True or false? Is the new antibody test for COVID-19 the new “hope” for humanity?
Antibodies are proteins in the human body that form part of a person’s immune system against viruses. In our current context we are looking at antibodies against COVID-19.
Generally speaking, antibody tests are performed in two ways. The Qualitative test reveals whether or not we have the antibody against the virus. So, the results will indicate either a “yes” or “no”.
This type of test is done by testing a sample of a person’s secretions collected from a number of places, such as from a person’s nose.
The Quantitative test looks at the amount of the antibody present which is revealed by testing a person’s blood.
Why then, one may ask, aren’t we already performing these tests right away? Well, because there are three big problems standing in our way.
First, the results of the Qualitative test can only tell us if the antibody is or is not present. It does not tell us if we have enough of the antibody to prevent us from contracting the virus again.
Then why don’t we just perform the Quantitative test?
Because even with the Quantitative test, we do not currently have a standard reference for reading and translating the results of the antibodies.
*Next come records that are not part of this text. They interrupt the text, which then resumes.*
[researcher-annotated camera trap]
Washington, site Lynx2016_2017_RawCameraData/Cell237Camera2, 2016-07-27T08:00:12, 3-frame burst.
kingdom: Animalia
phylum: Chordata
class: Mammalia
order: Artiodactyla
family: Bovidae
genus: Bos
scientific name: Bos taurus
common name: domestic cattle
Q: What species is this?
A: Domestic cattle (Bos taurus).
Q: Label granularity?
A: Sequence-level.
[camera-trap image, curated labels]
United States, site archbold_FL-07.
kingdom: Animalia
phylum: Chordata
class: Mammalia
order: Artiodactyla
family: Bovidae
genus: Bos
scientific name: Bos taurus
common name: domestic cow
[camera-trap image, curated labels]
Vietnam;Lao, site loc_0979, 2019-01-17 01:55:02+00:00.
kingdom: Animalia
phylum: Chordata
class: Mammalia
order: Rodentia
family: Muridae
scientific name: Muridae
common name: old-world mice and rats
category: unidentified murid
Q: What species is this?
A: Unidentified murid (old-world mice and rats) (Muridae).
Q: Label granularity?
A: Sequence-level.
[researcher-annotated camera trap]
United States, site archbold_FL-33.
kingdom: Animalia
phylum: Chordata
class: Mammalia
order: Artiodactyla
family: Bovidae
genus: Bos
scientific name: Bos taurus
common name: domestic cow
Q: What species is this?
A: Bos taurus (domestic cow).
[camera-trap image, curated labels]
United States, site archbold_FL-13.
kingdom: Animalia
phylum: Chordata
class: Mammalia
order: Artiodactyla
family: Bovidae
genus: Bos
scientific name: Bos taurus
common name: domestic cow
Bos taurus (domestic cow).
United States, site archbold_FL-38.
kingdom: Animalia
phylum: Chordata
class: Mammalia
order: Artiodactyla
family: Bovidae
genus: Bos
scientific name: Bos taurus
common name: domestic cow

This standard reference requires “years” of time and research to establish.
In addition, even if we can overcome this obstacle, we do not know how long the antibodies we discover will stay present in a person’s body, and whether they will be effective in preventing against contracting the virus the next time it comes around and again, for how long.
Second, the quality of current test kits is not yet up to standard.
Last, even the best quality test kits are still revealing false positives, meaning that they reveal that there are antibodies when there are none present.
Using antibody tests then, requires further study and planning, especially on how to manage the large number of results.
Currently, there are also a number of questions emerging along the following lines – “If a person possesses some kind of immunity, and if they are young and strong, should they allow themselves to contract the virus so that they continue to build immunity against it?”
Experts vehemently oppose this line of questioning because “you have no way of knowing how your body will respond after you have contracted the virus. We have already seen many cases of persons who are young and strong that have died not long after contracting the virus.”
We will likely have to monitor this new “hope” and how it develops; while at the same time, we must also continue to work together to prevent the further spread of this disease.